Tuesday, August 18, 2015

Point of View Gun, The Hitchhiker's Guide to the Galaxy

This is a clip from the movie. 

The writing is annoying glib. That must be accepted to get at the gems throughout. The glibness strings together the gems. (glib: two men shot out of vacuum hatch into the void of space, chances of survival calculated to be grim, rescued by passing ship, annoying. It wretches glibly from one vignette to another)  This scene that describes the Point of View Gun is such a gem. It seems to me British style liberal fantasy of a gun that aggresses the shooter's POV, to violently penetrate a victim with one's own perspective, to force one's feelings combatively. An empathy gun. It's easy to miss at first they're speaking Britainlandia-talk and it goes quickly, but the narrator explains what happens. Like all British handling firearms the character accidentally shoots it, they must, they're British, the moment they touch a gun, the fist moment, it fires and hits somebody, and that's not even part of the glibness. That's innate to British psyche. When the woman gets hold of the gun then things get really dangerous. Another trope there.  Here, the writer describes women as walking emotional basket cases. She shoots the guy right off who she want's to have know (about herself).
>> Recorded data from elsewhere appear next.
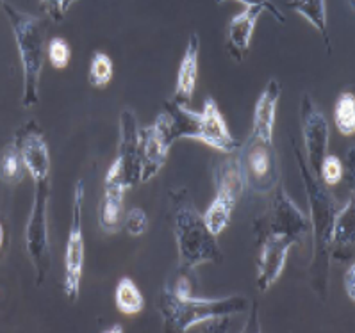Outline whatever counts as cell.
Masks as SVG:
<instances>
[{
    "instance_id": "1",
    "label": "cell",
    "mask_w": 355,
    "mask_h": 333,
    "mask_svg": "<svg viewBox=\"0 0 355 333\" xmlns=\"http://www.w3.org/2000/svg\"><path fill=\"white\" fill-rule=\"evenodd\" d=\"M155 123L164 130L171 145L179 139H195L225 155L234 154L241 146V143L229 132L220 107L213 98L205 100L202 113H195L189 107L170 100Z\"/></svg>"
},
{
    "instance_id": "2",
    "label": "cell",
    "mask_w": 355,
    "mask_h": 333,
    "mask_svg": "<svg viewBox=\"0 0 355 333\" xmlns=\"http://www.w3.org/2000/svg\"><path fill=\"white\" fill-rule=\"evenodd\" d=\"M173 198V233L179 250V271L191 273L207 262H222L223 251L216 235L209 232L204 217L193 205L186 189H179Z\"/></svg>"
},
{
    "instance_id": "3",
    "label": "cell",
    "mask_w": 355,
    "mask_h": 333,
    "mask_svg": "<svg viewBox=\"0 0 355 333\" xmlns=\"http://www.w3.org/2000/svg\"><path fill=\"white\" fill-rule=\"evenodd\" d=\"M293 148H295V155H297L298 170H300L302 180H304L311 208L309 221L314 241V289L322 298H325L329 258L332 253V230H334L338 207H336L334 198L327 191V186H323L318 175H314L309 170L305 159L298 152L297 145H293Z\"/></svg>"
},
{
    "instance_id": "4",
    "label": "cell",
    "mask_w": 355,
    "mask_h": 333,
    "mask_svg": "<svg viewBox=\"0 0 355 333\" xmlns=\"http://www.w3.org/2000/svg\"><path fill=\"white\" fill-rule=\"evenodd\" d=\"M2 9L13 27L15 39H17L18 52H20V63L21 70H24L21 104L24 107H33L38 104L40 77H42L43 64H45V24L42 18L24 13L9 2H4Z\"/></svg>"
},
{
    "instance_id": "5",
    "label": "cell",
    "mask_w": 355,
    "mask_h": 333,
    "mask_svg": "<svg viewBox=\"0 0 355 333\" xmlns=\"http://www.w3.org/2000/svg\"><path fill=\"white\" fill-rule=\"evenodd\" d=\"M248 308L245 296H229V298H193L177 296L170 287H164L159 298V310L163 316L164 326L171 332L184 333L193 326H198L204 321L232 317L243 314Z\"/></svg>"
},
{
    "instance_id": "6",
    "label": "cell",
    "mask_w": 355,
    "mask_h": 333,
    "mask_svg": "<svg viewBox=\"0 0 355 333\" xmlns=\"http://www.w3.org/2000/svg\"><path fill=\"white\" fill-rule=\"evenodd\" d=\"M227 157L216 164L214 168V186H216V196L209 208L202 214L204 223L207 225L211 233L220 235L227 225L230 223V217L234 213L239 198L243 196L247 186L243 180L241 166H239L238 157Z\"/></svg>"
},
{
    "instance_id": "7",
    "label": "cell",
    "mask_w": 355,
    "mask_h": 333,
    "mask_svg": "<svg viewBox=\"0 0 355 333\" xmlns=\"http://www.w3.org/2000/svg\"><path fill=\"white\" fill-rule=\"evenodd\" d=\"M239 150L241 155L238 159L245 186L257 195L275 191L280 182V170L273 141L250 134Z\"/></svg>"
},
{
    "instance_id": "8",
    "label": "cell",
    "mask_w": 355,
    "mask_h": 333,
    "mask_svg": "<svg viewBox=\"0 0 355 333\" xmlns=\"http://www.w3.org/2000/svg\"><path fill=\"white\" fill-rule=\"evenodd\" d=\"M49 196H51V180L43 179L34 182V204L27 223V251L36 269V282H45V275L51 264L49 251Z\"/></svg>"
},
{
    "instance_id": "9",
    "label": "cell",
    "mask_w": 355,
    "mask_h": 333,
    "mask_svg": "<svg viewBox=\"0 0 355 333\" xmlns=\"http://www.w3.org/2000/svg\"><path fill=\"white\" fill-rule=\"evenodd\" d=\"M84 182L79 180L73 189L71 200V223L68 233L67 251H64V294L71 303H76L80 292V278L84 267V235H83V200Z\"/></svg>"
},
{
    "instance_id": "10",
    "label": "cell",
    "mask_w": 355,
    "mask_h": 333,
    "mask_svg": "<svg viewBox=\"0 0 355 333\" xmlns=\"http://www.w3.org/2000/svg\"><path fill=\"white\" fill-rule=\"evenodd\" d=\"M300 123L302 136H304V146L307 152V166L318 175L320 164L327 155L330 139V127L322 109L318 107L316 102L311 98V95H304V100L300 105Z\"/></svg>"
},
{
    "instance_id": "11",
    "label": "cell",
    "mask_w": 355,
    "mask_h": 333,
    "mask_svg": "<svg viewBox=\"0 0 355 333\" xmlns=\"http://www.w3.org/2000/svg\"><path fill=\"white\" fill-rule=\"evenodd\" d=\"M295 239L280 232H268L261 244L259 260H257V289L266 292L280 278L288 260L289 250Z\"/></svg>"
},
{
    "instance_id": "12",
    "label": "cell",
    "mask_w": 355,
    "mask_h": 333,
    "mask_svg": "<svg viewBox=\"0 0 355 333\" xmlns=\"http://www.w3.org/2000/svg\"><path fill=\"white\" fill-rule=\"evenodd\" d=\"M116 161L121 166L125 191L139 183V125L136 114L123 109L120 114V145Z\"/></svg>"
},
{
    "instance_id": "13",
    "label": "cell",
    "mask_w": 355,
    "mask_h": 333,
    "mask_svg": "<svg viewBox=\"0 0 355 333\" xmlns=\"http://www.w3.org/2000/svg\"><path fill=\"white\" fill-rule=\"evenodd\" d=\"M170 148L171 143L157 123L139 127V182L146 183L157 177L166 164Z\"/></svg>"
},
{
    "instance_id": "14",
    "label": "cell",
    "mask_w": 355,
    "mask_h": 333,
    "mask_svg": "<svg viewBox=\"0 0 355 333\" xmlns=\"http://www.w3.org/2000/svg\"><path fill=\"white\" fill-rule=\"evenodd\" d=\"M15 143L20 148L21 159L26 163V170L29 171L31 179L34 182L49 179L51 177V154H49V146H46L45 138L38 130V127L29 123L21 130H18Z\"/></svg>"
},
{
    "instance_id": "15",
    "label": "cell",
    "mask_w": 355,
    "mask_h": 333,
    "mask_svg": "<svg viewBox=\"0 0 355 333\" xmlns=\"http://www.w3.org/2000/svg\"><path fill=\"white\" fill-rule=\"evenodd\" d=\"M123 195H125V186H123L121 166L118 161H114L104 179V200L98 214V223L104 232H120L121 217H123Z\"/></svg>"
},
{
    "instance_id": "16",
    "label": "cell",
    "mask_w": 355,
    "mask_h": 333,
    "mask_svg": "<svg viewBox=\"0 0 355 333\" xmlns=\"http://www.w3.org/2000/svg\"><path fill=\"white\" fill-rule=\"evenodd\" d=\"M270 232L286 233L295 241L304 239L311 230L309 217L302 213L288 196L284 189L277 188L275 204H273V217L270 223Z\"/></svg>"
},
{
    "instance_id": "17",
    "label": "cell",
    "mask_w": 355,
    "mask_h": 333,
    "mask_svg": "<svg viewBox=\"0 0 355 333\" xmlns=\"http://www.w3.org/2000/svg\"><path fill=\"white\" fill-rule=\"evenodd\" d=\"M280 84L277 79H270L261 93L259 100L255 104L254 123H252V132L261 139L273 141V129H275L277 105L280 98Z\"/></svg>"
},
{
    "instance_id": "18",
    "label": "cell",
    "mask_w": 355,
    "mask_h": 333,
    "mask_svg": "<svg viewBox=\"0 0 355 333\" xmlns=\"http://www.w3.org/2000/svg\"><path fill=\"white\" fill-rule=\"evenodd\" d=\"M198 54H200V39H198L197 34H191L182 63L179 66L175 93H173V100H171L179 105H184V107H189V104H191L195 86H197Z\"/></svg>"
},
{
    "instance_id": "19",
    "label": "cell",
    "mask_w": 355,
    "mask_h": 333,
    "mask_svg": "<svg viewBox=\"0 0 355 333\" xmlns=\"http://www.w3.org/2000/svg\"><path fill=\"white\" fill-rule=\"evenodd\" d=\"M261 13H263V9L250 6L230 20L229 30H227V43H229V52L238 61L245 59V54L250 46V39L254 36L255 24L259 20Z\"/></svg>"
},
{
    "instance_id": "20",
    "label": "cell",
    "mask_w": 355,
    "mask_h": 333,
    "mask_svg": "<svg viewBox=\"0 0 355 333\" xmlns=\"http://www.w3.org/2000/svg\"><path fill=\"white\" fill-rule=\"evenodd\" d=\"M355 237V200L352 196L348 204L336 214L332 230V253L345 257V251L354 248Z\"/></svg>"
},
{
    "instance_id": "21",
    "label": "cell",
    "mask_w": 355,
    "mask_h": 333,
    "mask_svg": "<svg viewBox=\"0 0 355 333\" xmlns=\"http://www.w3.org/2000/svg\"><path fill=\"white\" fill-rule=\"evenodd\" d=\"M114 303L121 314L136 316L145 308V298H143L138 285L134 283V280H130L129 276H123L118 282L116 291H114Z\"/></svg>"
},
{
    "instance_id": "22",
    "label": "cell",
    "mask_w": 355,
    "mask_h": 333,
    "mask_svg": "<svg viewBox=\"0 0 355 333\" xmlns=\"http://www.w3.org/2000/svg\"><path fill=\"white\" fill-rule=\"evenodd\" d=\"M26 163L17 143H9L0 154V180L8 186H17L26 175Z\"/></svg>"
},
{
    "instance_id": "23",
    "label": "cell",
    "mask_w": 355,
    "mask_h": 333,
    "mask_svg": "<svg viewBox=\"0 0 355 333\" xmlns=\"http://www.w3.org/2000/svg\"><path fill=\"white\" fill-rule=\"evenodd\" d=\"M289 8L295 9L300 17L309 21L311 26L322 34L329 45V33H327V9L325 0H289Z\"/></svg>"
},
{
    "instance_id": "24",
    "label": "cell",
    "mask_w": 355,
    "mask_h": 333,
    "mask_svg": "<svg viewBox=\"0 0 355 333\" xmlns=\"http://www.w3.org/2000/svg\"><path fill=\"white\" fill-rule=\"evenodd\" d=\"M334 121L339 134L352 136L355 132V100L354 93L347 91L339 95L334 107Z\"/></svg>"
},
{
    "instance_id": "25",
    "label": "cell",
    "mask_w": 355,
    "mask_h": 333,
    "mask_svg": "<svg viewBox=\"0 0 355 333\" xmlns=\"http://www.w3.org/2000/svg\"><path fill=\"white\" fill-rule=\"evenodd\" d=\"M113 61L104 52H95L89 64V73H88V82L92 84L93 88H105L111 79H113Z\"/></svg>"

She keeps shooting to get deeper insights into herself through his expressions of her emotions as if experiencing therapy, not just pleased to have the guy know but to also learn for herself (about herself). Pow - pow for double-depth insight at the end cracks me up for its indifference to the pain of being shot.  


3 comments:

john said...

The last line is why there are no such things as "walk a mile in my shoes" shoes.

Methadras said...

This is the only gun leftists would commission to everyone in the world. It would become gigantic circular clusterfucking firing squad of POV!!!

William said...

I forgot Zoey Deschanel was in that movie. She's one of my favorites, but she's never had a memorable role. Audrey Hepburn had two or three. Life is unfair.